Passage:
---

There have also been subjects where we’ve had our differences – which are, incidentally, traditional subjects that relate to the traditional positions of France and Britain regarding Europe. We’re also in the process of organizing things in such a way that we can find common ground. I’m convinced Europe needs Britain, and I’ve been convinced of it for a very long time. We’re in the process of establishing with David Cameron some working methods that will enable us to reduce the differences and understand each other’s red lines: the single market for our British friends, and the responsiveness of the Euro Area for us, the French. And we’re in the process of organizing things in such a way as to enable Britain and France, most probably in agreement with our German friends like Chancellor Merkel and perhaps also our Italian friends, to better take into account our respective problems in order to ensure we look to the future, with our specific issues, in the same direction.
There you are, David; welcome to France. We’re happy to be hosting you and your government ministers, and we congratulate you on all the efforts you’re making, in a period which is very difficult for all those with responsibilities. And essentially, we share many firm beliefs.
Q. – Thank you very much, Mr President and Mr Cameron. You waged a war together a year ago, and then sometimes you gave the impression of being at war with each other. Your relations seem to have improved.
THE PRESIDENT – I love Britain very much, as you know, and I’ve always been convinced of her importance. I’ve always thought that the Entente Cordiale had to become an Entente Amicale. David Cameron is a brave man. It’s easy to work with a brave man, because you know where his red lines are. I don’t need to talk to him for long to know the nature of Britain’s specific issues. This started before him and will go on afterwards. But what we’re trying to do is bring our viewpoints closer together. Yes, we’ve had differences, but perhaps in David’s shoes I would have defended Britain’s interests just as he’s defended them. Those are our respective roles; but never, ever has there been any personal conflict. Heads of government and heads of state are there to defend their country’s interests; and they’re there to try and make others understand the vital interests as they see them.
Let me tell you that on Europe I think we’ve found something interesting that we’re going to work on. David Cameron is very committed to the single market and to the British being associated with the successful functioning of the single market. And we’re committed to the Euro Area being able to take decisions more quickly, given the specific constraints we have to overcome. There you are – I think we can bring things closer together.
When we’ve had to face up to international crises, David Cameron and I have always been together, sometimes even just the two of us.
When we wanted to come to the Libyan people’s aid, believe me, we both upheld that position at the European Council. There weren’t many people who were on our side – not many. And when we had to intervene to prevent the massacre in Benghazi, you could count on the fingers of one hand the people who were ready to move from words to deeds; and that’s what counts.
Q. – To pick up on what you were saying just now, Prime Minister, what do you mean by going further to try to ensure things change in Syria? What routes, what concrete actions could you take today? The question is also addressed to you, of course, Mr President.
I have a second question for you, Mr President, if you will allow me. In recent days and weeks, you’ve made repeated references to the German model: do you draw any inspiration from the British model, and if so, in what area?
THE PRESIDENT – I see two areas in which we can go further on Syria. First of all, there’s the Tunis meeting, where Alain Juppé will represent France and co-chair that meeting with the Turkish Foreign Minister.
Going further, it seems to me, means two things: first of all, stepping up the sanctions, not against the Syrian people but against the leaders.

---

Supplied data:
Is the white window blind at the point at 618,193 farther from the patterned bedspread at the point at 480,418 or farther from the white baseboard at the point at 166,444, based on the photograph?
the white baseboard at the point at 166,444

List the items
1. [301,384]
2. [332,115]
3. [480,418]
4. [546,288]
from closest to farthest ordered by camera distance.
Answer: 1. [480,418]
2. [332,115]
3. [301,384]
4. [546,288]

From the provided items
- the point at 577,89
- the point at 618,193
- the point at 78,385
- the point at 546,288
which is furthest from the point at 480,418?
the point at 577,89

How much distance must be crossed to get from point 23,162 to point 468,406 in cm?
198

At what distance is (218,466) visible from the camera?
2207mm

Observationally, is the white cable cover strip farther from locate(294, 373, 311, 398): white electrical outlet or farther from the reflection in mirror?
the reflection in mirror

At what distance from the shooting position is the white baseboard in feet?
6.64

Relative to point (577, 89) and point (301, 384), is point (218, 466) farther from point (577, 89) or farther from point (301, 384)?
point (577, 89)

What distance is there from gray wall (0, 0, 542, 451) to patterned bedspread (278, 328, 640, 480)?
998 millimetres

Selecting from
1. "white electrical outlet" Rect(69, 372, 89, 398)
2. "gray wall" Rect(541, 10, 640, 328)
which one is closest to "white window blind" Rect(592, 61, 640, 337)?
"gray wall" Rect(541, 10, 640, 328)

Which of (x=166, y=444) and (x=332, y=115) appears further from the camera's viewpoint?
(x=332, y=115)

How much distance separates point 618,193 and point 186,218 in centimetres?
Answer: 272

---

Stated task A: List every person mentioned by name in the transcript.
Stated task B: Report how many lines in the entries contain the string "items", treating uppercase and lowercase as different, and give only the number.

Reply A:
David Cameron
Chancellor Merkel
Alain Juppé

Reply B: 2